■ **Problem requirements**:
Write the data out again in full, with no departure from the original.

* begin Entries shown *

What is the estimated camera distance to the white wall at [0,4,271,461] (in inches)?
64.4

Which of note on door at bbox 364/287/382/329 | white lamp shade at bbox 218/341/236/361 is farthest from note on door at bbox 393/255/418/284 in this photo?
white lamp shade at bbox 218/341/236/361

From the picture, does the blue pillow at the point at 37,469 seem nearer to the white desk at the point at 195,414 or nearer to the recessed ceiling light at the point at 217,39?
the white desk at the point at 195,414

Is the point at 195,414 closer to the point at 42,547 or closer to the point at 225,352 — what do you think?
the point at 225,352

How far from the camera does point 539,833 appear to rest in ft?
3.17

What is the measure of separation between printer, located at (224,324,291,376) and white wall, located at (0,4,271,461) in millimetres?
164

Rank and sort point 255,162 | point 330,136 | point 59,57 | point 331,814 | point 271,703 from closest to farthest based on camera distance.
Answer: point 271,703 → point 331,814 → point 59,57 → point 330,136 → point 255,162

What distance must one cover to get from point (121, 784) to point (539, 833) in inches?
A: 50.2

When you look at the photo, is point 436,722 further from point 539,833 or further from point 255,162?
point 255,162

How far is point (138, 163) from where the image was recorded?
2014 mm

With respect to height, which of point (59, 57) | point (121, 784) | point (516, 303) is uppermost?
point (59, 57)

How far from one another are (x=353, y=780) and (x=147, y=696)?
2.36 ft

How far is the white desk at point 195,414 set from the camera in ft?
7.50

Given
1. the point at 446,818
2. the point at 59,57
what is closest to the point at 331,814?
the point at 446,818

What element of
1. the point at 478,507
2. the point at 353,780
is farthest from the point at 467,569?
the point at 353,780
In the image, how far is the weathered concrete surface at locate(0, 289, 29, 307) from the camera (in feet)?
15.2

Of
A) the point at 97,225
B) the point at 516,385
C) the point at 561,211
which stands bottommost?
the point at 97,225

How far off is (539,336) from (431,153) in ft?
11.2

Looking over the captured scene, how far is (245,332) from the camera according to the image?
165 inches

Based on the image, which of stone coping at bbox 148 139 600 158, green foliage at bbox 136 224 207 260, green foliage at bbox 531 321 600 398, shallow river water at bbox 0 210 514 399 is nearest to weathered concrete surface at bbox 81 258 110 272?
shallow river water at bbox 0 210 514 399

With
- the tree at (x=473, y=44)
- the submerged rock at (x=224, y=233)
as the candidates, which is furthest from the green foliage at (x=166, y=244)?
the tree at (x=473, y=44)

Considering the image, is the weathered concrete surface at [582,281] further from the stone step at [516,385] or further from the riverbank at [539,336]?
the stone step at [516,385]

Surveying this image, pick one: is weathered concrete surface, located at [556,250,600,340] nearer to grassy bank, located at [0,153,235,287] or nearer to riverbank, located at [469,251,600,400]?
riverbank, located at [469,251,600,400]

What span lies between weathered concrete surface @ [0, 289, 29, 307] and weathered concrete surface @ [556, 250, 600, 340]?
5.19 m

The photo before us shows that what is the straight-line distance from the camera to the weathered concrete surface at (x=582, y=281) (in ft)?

* end Entries shown *

■ **Complete answer**:
What is the estimated camera distance to the white wall at [0,4,271,461] (in inches)?
64.4

Which of note on door at bbox 364/287/382/329 | white lamp shade at bbox 218/341/236/361 is farthest from note on door at bbox 393/255/418/284 in this photo?
white lamp shade at bbox 218/341/236/361

From the picture, does the blue pillow at the point at 37,469 seem nearer to the white desk at the point at 195,414 or nearer to the recessed ceiling light at the point at 217,39?
the white desk at the point at 195,414

Is the point at 195,414 closer to the point at 42,547 or closer to the point at 225,352 — what do you think?
the point at 225,352

How far from the camera does point 539,833 appear to rest in ft?
3.17

What is the measure of separation between printer, located at (224,324,291,376) and white wall, located at (0,4,271,461) in millimetres?
164

Rank and sort point 255,162 | point 330,136 | point 59,57 | point 331,814 | point 271,703 from closest to farthest based on camera distance.
Answer: point 271,703 → point 331,814 → point 59,57 → point 330,136 → point 255,162

What distance must one cover to get from point (121, 784) to point (539, 833) in inches?
A: 50.2

When you look at the photo, is point 436,722 further from point 539,833 or further from point 255,162?
point 255,162

How far is point (138, 163) from where the image was recorded?
2014 mm

With respect to height, which of point (59, 57) | point (121, 784) | point (516, 303) is uppermost?
point (59, 57)

How far from one another are (x=353, y=780) and (x=147, y=696)?
2.36 ft

How far is the white desk at point 195,414 set from the camera in ft?
7.50

Given
1. the point at 446,818
2. the point at 59,57
what is closest to the point at 331,814?
the point at 446,818

What element of
1. the point at 478,507
2. the point at 353,780
is farthest from the point at 467,569?
the point at 353,780
In the image, how far is the weathered concrete surface at locate(0, 289, 29, 307) from the camera (in feet)?
15.2

Of
A) the point at 97,225
B) the point at 516,385
C) the point at 561,211
which stands bottommost?
the point at 97,225

How far off is (539,336) from (431,153) in ft?
11.2

Looking over the captured scene, how far is (245,332) from the camera according to the image?
165 inches

Based on the image, which of stone coping at bbox 148 139 600 158, green foliage at bbox 136 224 207 260, green foliage at bbox 531 321 600 398, shallow river water at bbox 0 210 514 399 is nearest to weathered concrete surface at bbox 81 258 110 272?
shallow river water at bbox 0 210 514 399

With
- the tree at (x=473, y=44)
- the submerged rock at (x=224, y=233)
as the candidates, which is furthest from the green foliage at (x=166, y=244)?
the tree at (x=473, y=44)

Considering the image, is the weathered concrete surface at [582,281] further from the stone step at [516,385] or further from the riverbank at [539,336]?
the stone step at [516,385]

Surveying this image, pick one: is weathered concrete surface, located at [556,250,600,340] nearer to grassy bank, located at [0,153,235,287] or nearer to riverbank, located at [469,251,600,400]?
riverbank, located at [469,251,600,400]

What span lies between weathered concrete surface @ [0, 289, 29, 307] and weathered concrete surface @ [556, 250, 600, 340]?
5.19 m

The photo before us shows that what is the straight-line distance from the camera to the weathered concrete surface at (x=582, y=281) (in ft)?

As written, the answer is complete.